Feds Seek Public Input On Plan to Decommission Three Mile Island

  • Marie Cusick

Plans call for the Three Mile Island nuclear plant to be dismantled between 2034 and 2044.

Plans call for the Three Mile Island nuclear plant to be dismantled between 2034 and 2044.

Thirty-five years after the worst nuclear accident in U.S. history, plans for the eventual decommissioning of the Three Mile Island plant are still causing a stir.
In a sparsely attended yet contentious public meeting tonight in Hershey, the federal Nuclear Regulatory Commission discussed plans for the eventual decommissioning of the plant.
About a dozen people turned out to talk about the plans, which call for dismantling the mothballed Unit 2 along with the operational Unit 1 when its license expires in 2034.
The decommissioning would take place over a ten year period, with full site restoration by 2054 — 75 years after the accident.
Neil Sheehan is a spokesman for the NRC. He says it makes practical and economic sense to decommission the reactors together.
“Would we like it move faster? Yeah.
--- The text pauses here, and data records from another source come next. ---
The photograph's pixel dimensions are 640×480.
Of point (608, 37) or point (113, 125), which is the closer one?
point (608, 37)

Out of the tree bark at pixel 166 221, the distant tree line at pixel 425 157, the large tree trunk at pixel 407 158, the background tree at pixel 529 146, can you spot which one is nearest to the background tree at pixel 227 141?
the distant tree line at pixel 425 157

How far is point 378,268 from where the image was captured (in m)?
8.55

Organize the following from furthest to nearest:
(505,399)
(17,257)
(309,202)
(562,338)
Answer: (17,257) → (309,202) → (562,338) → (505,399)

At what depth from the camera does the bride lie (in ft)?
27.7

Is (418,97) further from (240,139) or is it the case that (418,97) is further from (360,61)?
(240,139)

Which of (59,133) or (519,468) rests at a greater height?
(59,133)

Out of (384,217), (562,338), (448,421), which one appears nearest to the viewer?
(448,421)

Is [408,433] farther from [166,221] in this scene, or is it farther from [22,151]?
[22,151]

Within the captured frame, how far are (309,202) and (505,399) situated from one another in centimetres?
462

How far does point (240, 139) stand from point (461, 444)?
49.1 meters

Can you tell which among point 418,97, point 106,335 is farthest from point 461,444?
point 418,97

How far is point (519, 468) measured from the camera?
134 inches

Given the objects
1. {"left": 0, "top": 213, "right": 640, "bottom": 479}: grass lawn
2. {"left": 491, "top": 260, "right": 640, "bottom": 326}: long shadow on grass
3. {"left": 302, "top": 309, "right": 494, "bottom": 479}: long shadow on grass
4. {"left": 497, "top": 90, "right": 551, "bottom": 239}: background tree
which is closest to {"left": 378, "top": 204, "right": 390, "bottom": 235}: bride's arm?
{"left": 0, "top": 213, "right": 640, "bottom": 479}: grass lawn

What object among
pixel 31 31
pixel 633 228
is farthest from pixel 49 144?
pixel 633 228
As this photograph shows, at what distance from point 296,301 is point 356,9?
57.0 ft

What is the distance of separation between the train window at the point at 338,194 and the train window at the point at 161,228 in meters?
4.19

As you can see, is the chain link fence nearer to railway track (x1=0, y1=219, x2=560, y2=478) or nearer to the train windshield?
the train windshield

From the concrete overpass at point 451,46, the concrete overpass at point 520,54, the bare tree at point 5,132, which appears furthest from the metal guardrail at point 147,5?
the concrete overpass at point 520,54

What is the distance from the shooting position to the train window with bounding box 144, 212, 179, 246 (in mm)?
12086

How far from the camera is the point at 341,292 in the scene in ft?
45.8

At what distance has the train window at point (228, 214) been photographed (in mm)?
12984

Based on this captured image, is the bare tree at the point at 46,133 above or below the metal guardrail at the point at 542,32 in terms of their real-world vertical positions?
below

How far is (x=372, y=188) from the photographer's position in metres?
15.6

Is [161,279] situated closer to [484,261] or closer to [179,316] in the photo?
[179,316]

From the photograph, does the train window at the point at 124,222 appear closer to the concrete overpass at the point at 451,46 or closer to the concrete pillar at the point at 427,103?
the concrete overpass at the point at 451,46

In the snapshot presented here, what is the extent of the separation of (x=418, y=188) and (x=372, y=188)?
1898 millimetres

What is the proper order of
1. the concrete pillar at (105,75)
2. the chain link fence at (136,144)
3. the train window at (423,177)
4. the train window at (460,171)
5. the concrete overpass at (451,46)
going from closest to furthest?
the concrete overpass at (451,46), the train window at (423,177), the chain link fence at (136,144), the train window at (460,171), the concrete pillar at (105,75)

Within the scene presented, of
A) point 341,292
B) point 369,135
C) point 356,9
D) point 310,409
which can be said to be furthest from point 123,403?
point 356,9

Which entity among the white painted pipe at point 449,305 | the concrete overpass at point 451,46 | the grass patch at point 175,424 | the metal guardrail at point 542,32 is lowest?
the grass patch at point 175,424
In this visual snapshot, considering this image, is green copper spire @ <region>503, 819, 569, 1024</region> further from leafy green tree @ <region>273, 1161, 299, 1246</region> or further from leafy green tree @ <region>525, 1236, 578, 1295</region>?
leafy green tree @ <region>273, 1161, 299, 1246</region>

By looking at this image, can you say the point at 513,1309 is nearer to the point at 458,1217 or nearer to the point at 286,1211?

There are many cases where that would be ideal,” he says, But unfortunately there are circumstances that prevent that.”
The process is expected to cost about $950 million (in 2012 dollars).
Representatives from the nuclear watchdog group Three Mile Island Alert criticized the NRC and the plant’s operators for decades of delays—pointing out this latest decommissioning report was submitted 18 years late.
Eric Epstein chairs the organization and says he doesn’t believe the plant will be cleaned up until the 22nd century.
“I’ve been coming to meeting, after meeting, after meeting for 35 years. The projections have been off. The promises have been broken.” he says, “I think a lot of people are operating under the assumption the plant has been cleaned up– it’s been de-fueled. One of the most vexing problems is there’s nowhere to take the waste.”
The decommissioning report was submitted to the NRC by FirstEnergy, which owns Unit 1, earlier this summer.
Although the NRC is not required to approve the report, it’s under review and the agency is seeking public comment.